Notably, ESD officials said they had no expectation that the foreclosure auction of the rights to six development sites over the Vanderbilt Yard, scheduled for April 30 but already postponed twice, would proceed, as the entity controlling the debt has not presented a potential developer to them.
Budget approved
With a quorum, the AY CDC directors were finally able to approve--as they were precluded form doing, at their March 26 meeting--of approving the body's $250,000 budget, which is provided by the developer, Greenland USA.Pycior said there were funds in the account to support the budget, and "we're examining if there's any outstanding obligations." After all, Greenland has stepped back from the project and seems likely to lose the rights to develop all but one parcel.
AY CDC Chair Daniel Kummer noted past discussions about AY CDC engaging a consultant for community outreach, if and when the project proposed for Site 5, catercorner to the arena, moves forward, and asked if there was money for that.
"If we were in the position to be doing community engagement and mapping a path forward. I think we'd make sure that there were funds to hire consultants," responded Joel Kolkmann. ESD's Senior Vice President, Real Estate.
Given that the announced auction was 12 days away, would ESD enough time to evaluate a potential developer, asked AY CDC Director Ron Shiffman.
"We will not rubber-stamp" a developer, Kolkmann said, suggesting that, while they couldn't request a postponement, they expected the auction to be postponed again.

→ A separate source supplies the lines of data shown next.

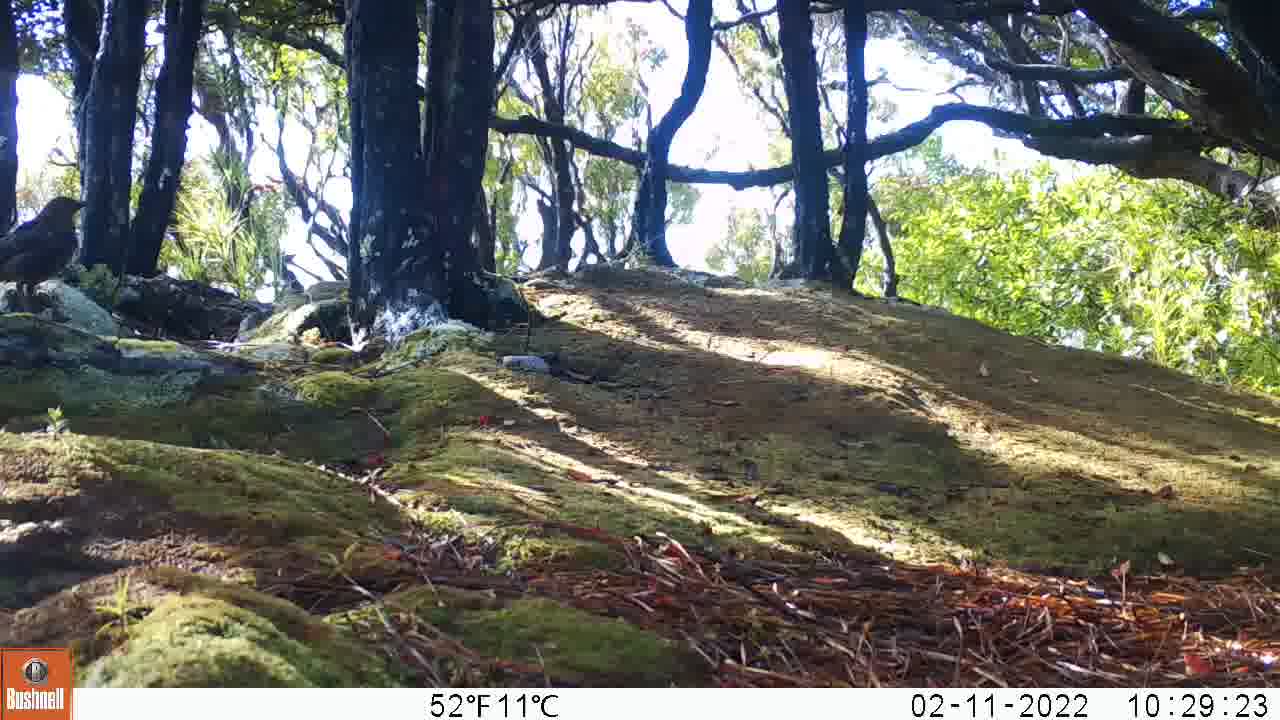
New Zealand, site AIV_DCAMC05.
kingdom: Animalia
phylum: Chordata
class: Aves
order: Passeriformes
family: Turdidae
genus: Turdus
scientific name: Turdus merula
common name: eurasian blackbird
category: blackbird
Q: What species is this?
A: Blackbird (eurasian blackbird) (Turdus merula).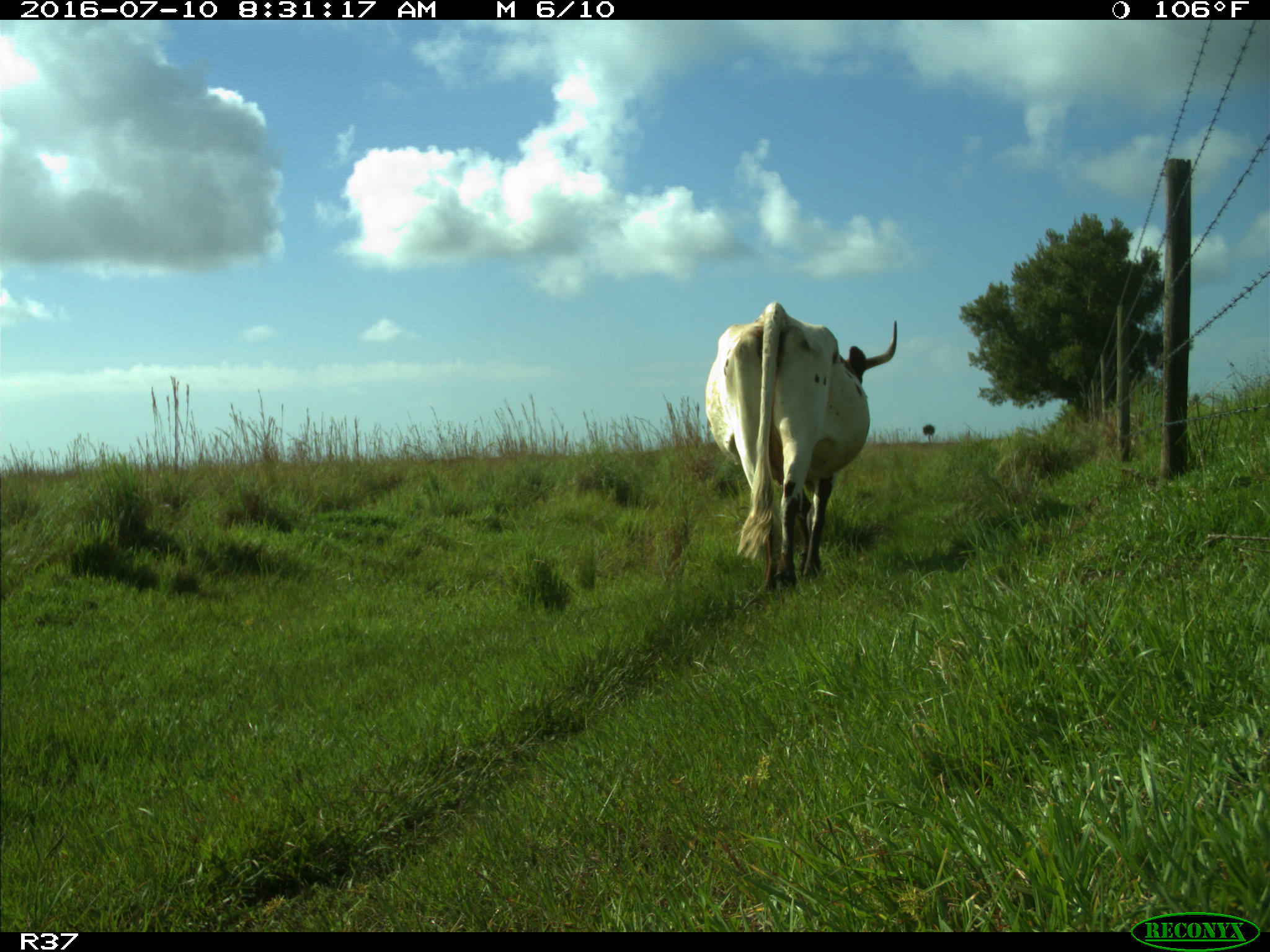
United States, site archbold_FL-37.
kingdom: Animalia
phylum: Chordata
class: Mammalia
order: Artiodactyla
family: Bovidae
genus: Bos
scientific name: Bos taurus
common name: domestic cow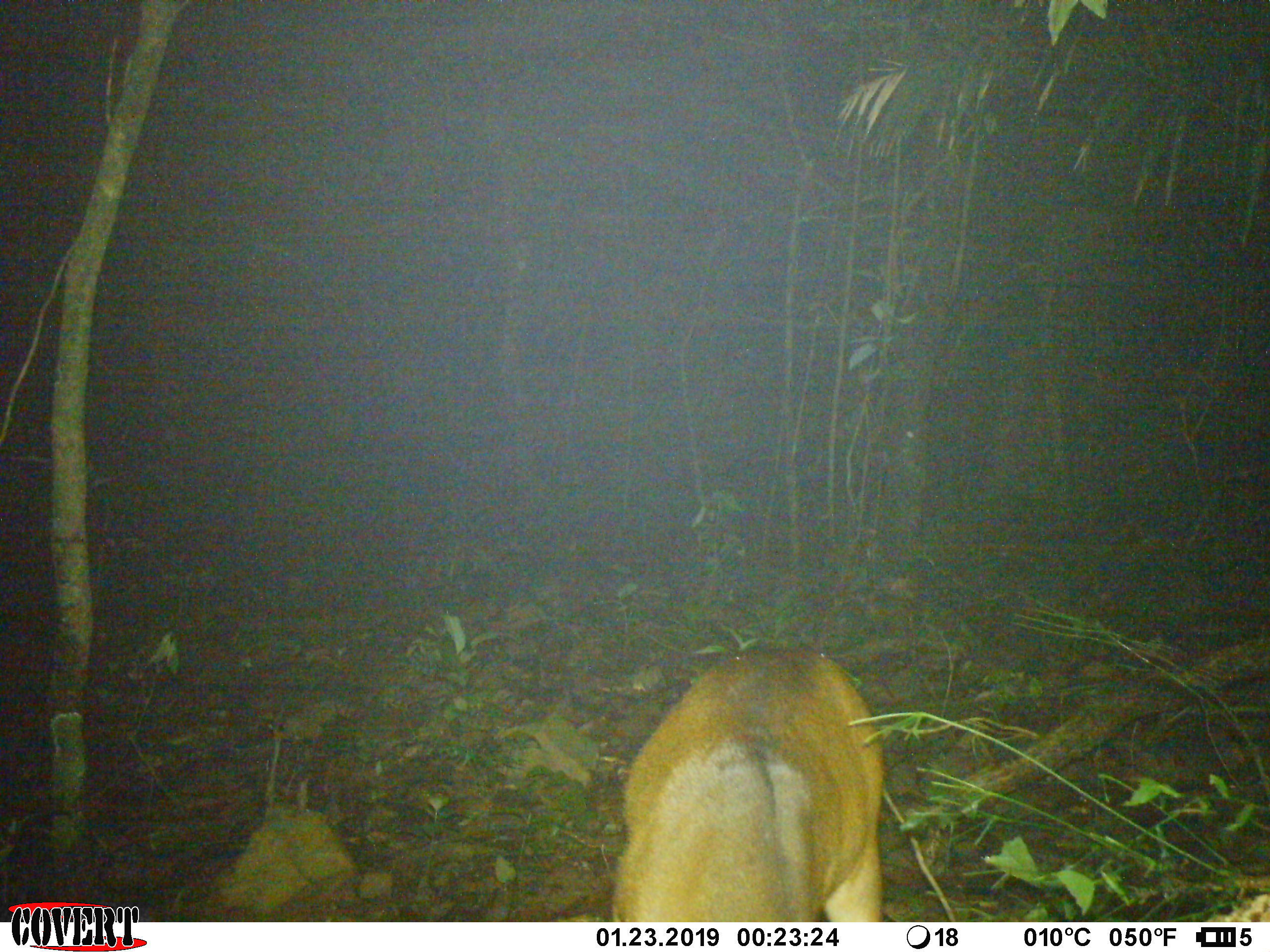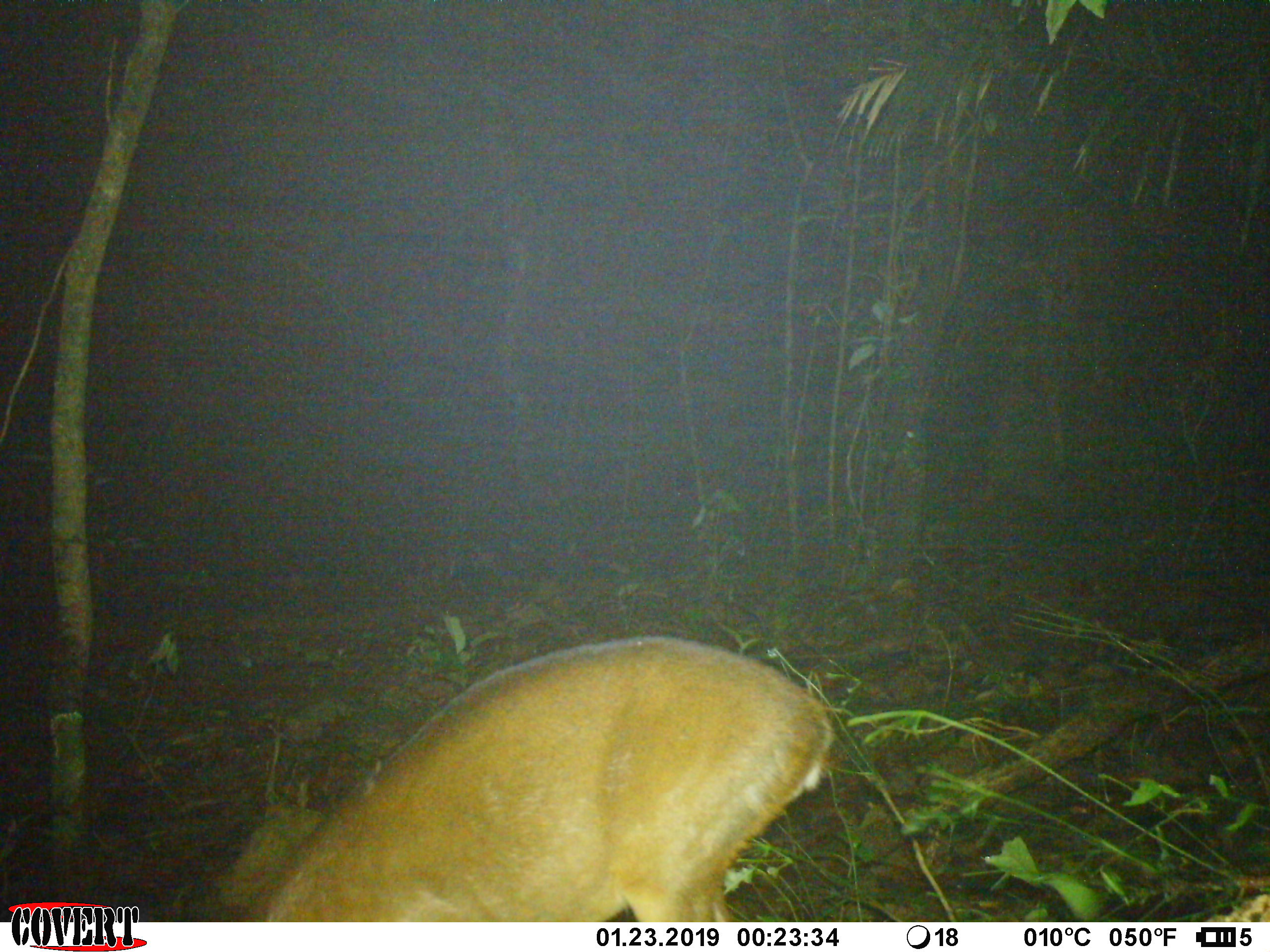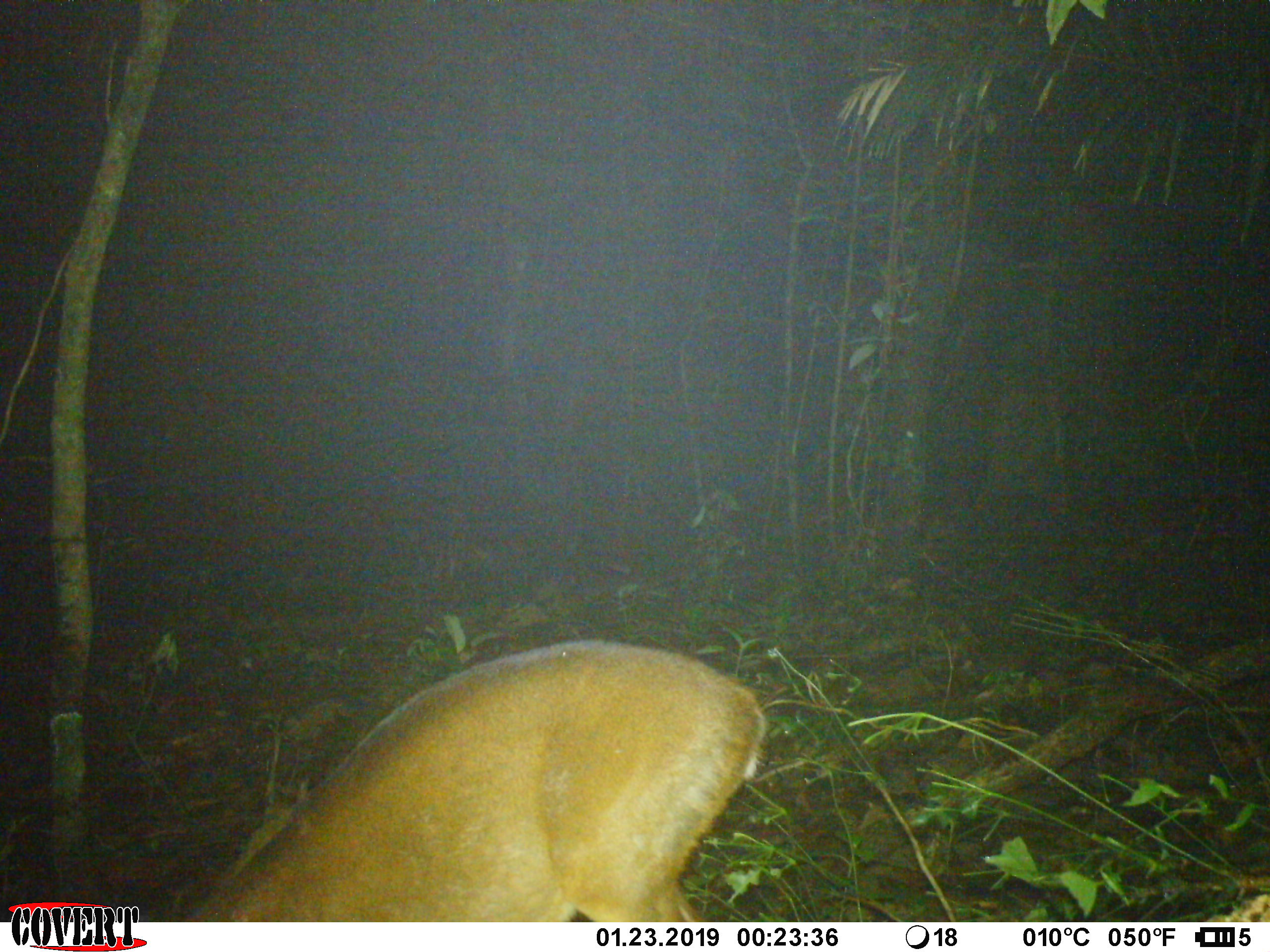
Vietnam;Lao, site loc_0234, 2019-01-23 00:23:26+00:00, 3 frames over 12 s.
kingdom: Animalia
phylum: Chordata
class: Mammalia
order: Artiodactyla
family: Cervidae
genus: Muntiacus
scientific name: Muntiacus vuquangensis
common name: large-antlered muntjac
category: large antlered muntjac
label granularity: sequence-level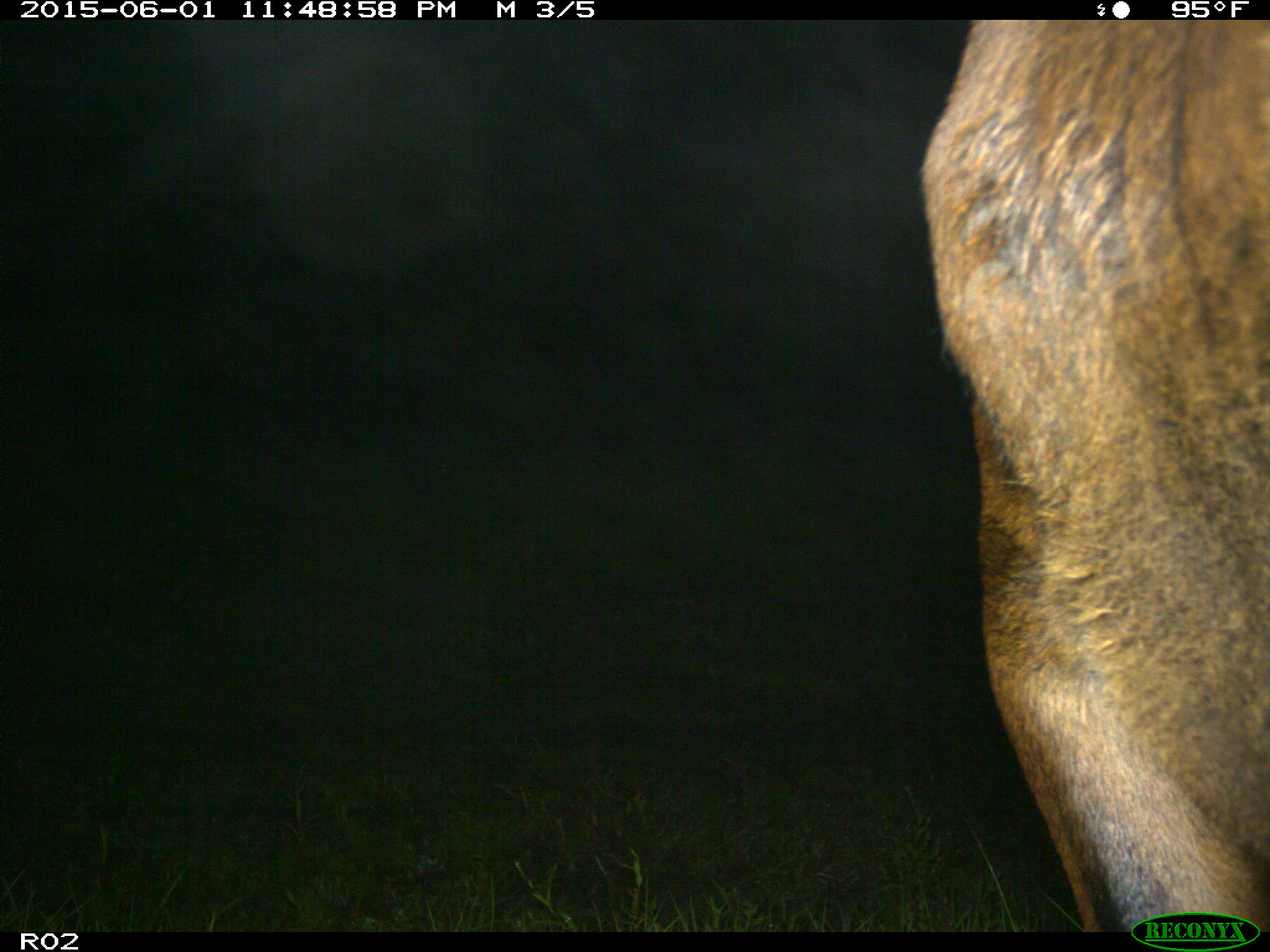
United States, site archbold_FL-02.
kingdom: Animalia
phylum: Chordata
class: Mammalia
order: Artiodactyla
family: Bovidae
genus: Bos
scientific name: Bos taurus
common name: domestic cow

Could the party auctioning off the collateral--an affiliate of the U.S. Immigration Fund (USIF), the regional center or middleman for an EB-5 loan to immigrant investors--be required to produce more than one bidder?
Director Ethel Tyus said the situation "sounds very bleak" and asked about the possibility of eminent domain to take over the project "rather than limping along hoping for the best."
AY CDC Director Ron Shiffman asked, "Why don't we begin some thinking about who are potential developers that could come in and salvage this project?"
Kummer asked if there was anyone present from Greenland--no--and whether they had been invited.
They weren't, noted Kolkmann. (They did attend in January and, of course, made regular presentations when the project was moving forward.) But he said they'd be invited for the next meeting, which is supposed to be quarterly.